Obiettivo esercizio: Per favore, trascrivi senza alcuna modifica le righe del materiale che segue, dalla riga con "Looking at what" alla riga con "382 centimetres", incluse entrambe. Nella risposta ometti le immagini.

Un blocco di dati
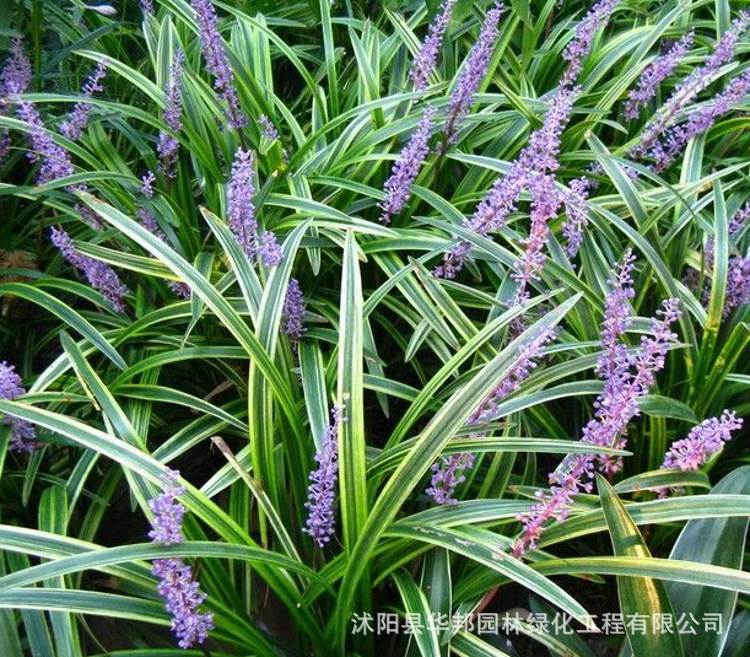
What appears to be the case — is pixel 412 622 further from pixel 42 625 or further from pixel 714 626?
pixel 42 625

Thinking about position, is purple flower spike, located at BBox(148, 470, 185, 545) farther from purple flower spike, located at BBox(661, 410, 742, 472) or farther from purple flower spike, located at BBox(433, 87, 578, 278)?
purple flower spike, located at BBox(433, 87, 578, 278)

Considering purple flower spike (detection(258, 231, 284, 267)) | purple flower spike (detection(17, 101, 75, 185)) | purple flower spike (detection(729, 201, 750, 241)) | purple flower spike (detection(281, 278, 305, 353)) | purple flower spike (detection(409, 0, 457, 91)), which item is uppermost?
purple flower spike (detection(409, 0, 457, 91))

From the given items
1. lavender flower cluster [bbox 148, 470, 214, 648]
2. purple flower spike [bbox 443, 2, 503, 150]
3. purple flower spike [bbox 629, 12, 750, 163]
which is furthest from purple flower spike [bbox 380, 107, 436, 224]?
lavender flower cluster [bbox 148, 470, 214, 648]

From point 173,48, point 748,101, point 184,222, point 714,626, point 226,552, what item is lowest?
point 714,626

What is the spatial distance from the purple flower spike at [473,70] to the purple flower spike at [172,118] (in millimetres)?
1013

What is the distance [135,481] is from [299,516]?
1.45 feet

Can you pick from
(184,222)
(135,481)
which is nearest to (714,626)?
(135,481)

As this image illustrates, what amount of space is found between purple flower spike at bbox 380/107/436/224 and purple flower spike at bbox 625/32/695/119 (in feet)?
3.31

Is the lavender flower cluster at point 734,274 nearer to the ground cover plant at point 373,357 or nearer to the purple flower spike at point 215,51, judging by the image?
the ground cover plant at point 373,357

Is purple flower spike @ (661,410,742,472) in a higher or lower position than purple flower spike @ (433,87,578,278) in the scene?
lower

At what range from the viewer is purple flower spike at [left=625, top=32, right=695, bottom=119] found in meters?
2.97

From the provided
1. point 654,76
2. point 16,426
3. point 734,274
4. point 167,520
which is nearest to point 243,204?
point 16,426

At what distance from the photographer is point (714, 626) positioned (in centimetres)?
174

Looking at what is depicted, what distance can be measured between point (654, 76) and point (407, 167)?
1173mm
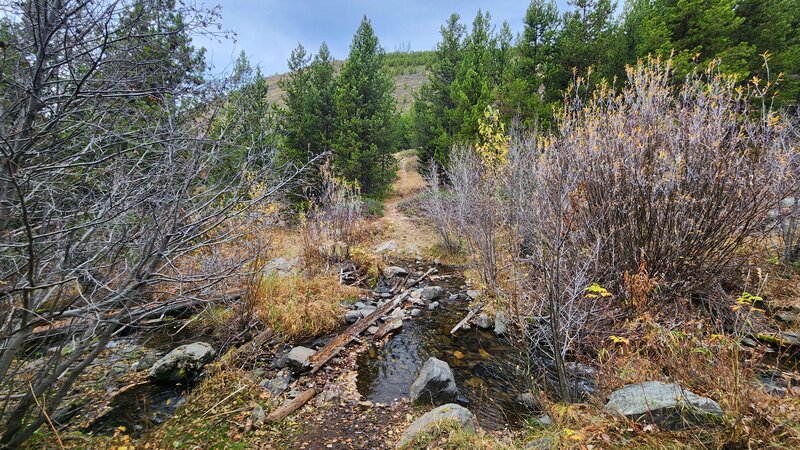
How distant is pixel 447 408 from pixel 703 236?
382 centimetres

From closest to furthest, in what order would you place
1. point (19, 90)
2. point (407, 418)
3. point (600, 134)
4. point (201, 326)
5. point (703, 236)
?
point (19, 90)
point (407, 418)
point (703, 236)
point (600, 134)
point (201, 326)

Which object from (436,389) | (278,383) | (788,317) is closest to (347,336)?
(278,383)

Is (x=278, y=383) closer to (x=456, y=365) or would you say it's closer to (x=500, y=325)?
(x=456, y=365)

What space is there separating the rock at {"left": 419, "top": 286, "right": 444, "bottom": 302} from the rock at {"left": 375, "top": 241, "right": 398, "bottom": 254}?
12.1ft

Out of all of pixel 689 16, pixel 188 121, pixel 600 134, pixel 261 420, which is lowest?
pixel 261 420

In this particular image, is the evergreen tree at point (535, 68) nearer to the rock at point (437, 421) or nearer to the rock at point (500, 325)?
the rock at point (500, 325)

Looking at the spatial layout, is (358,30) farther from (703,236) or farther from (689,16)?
(703,236)

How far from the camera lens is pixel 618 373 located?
3.25 metres

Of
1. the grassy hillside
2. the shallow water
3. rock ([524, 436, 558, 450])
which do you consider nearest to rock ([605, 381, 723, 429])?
rock ([524, 436, 558, 450])

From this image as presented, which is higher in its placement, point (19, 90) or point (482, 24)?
point (482, 24)

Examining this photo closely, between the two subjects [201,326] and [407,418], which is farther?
[201,326]

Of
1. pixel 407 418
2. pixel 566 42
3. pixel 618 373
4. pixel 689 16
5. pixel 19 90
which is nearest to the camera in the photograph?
pixel 19 90

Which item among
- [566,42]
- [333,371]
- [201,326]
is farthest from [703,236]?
[566,42]

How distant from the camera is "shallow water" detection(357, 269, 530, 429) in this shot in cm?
388
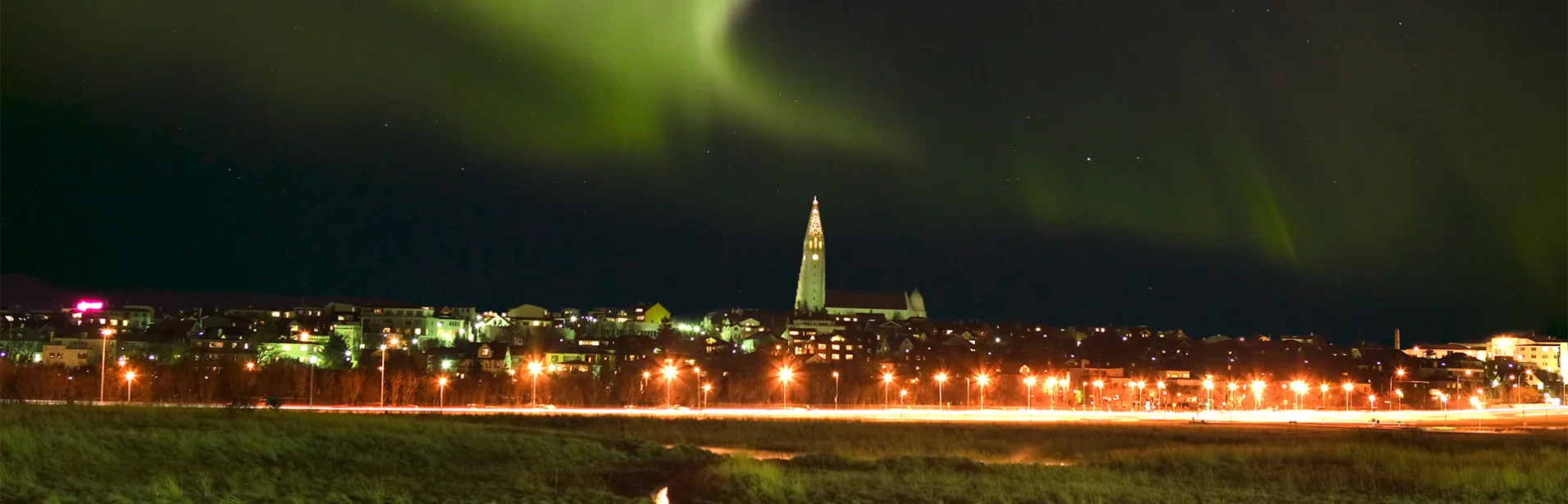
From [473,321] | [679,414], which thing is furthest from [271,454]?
[473,321]

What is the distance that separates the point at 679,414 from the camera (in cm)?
6812

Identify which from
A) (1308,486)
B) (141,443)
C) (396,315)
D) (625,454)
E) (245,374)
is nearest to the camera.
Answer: (141,443)

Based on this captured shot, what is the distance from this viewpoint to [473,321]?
156 metres

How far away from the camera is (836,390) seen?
94625mm

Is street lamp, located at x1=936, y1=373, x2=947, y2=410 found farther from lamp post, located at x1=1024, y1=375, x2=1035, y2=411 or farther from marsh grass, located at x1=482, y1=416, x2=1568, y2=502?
marsh grass, located at x1=482, y1=416, x2=1568, y2=502

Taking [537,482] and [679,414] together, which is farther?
[679,414]

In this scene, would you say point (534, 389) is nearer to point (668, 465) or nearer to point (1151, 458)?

Soluzione del compito:
Looking at what is depicted, what distance can be measured between point (654, 76) and point (407, 167)?
1173mm
How distant is pixel 447 408 from pixel 703 236?
382 centimetres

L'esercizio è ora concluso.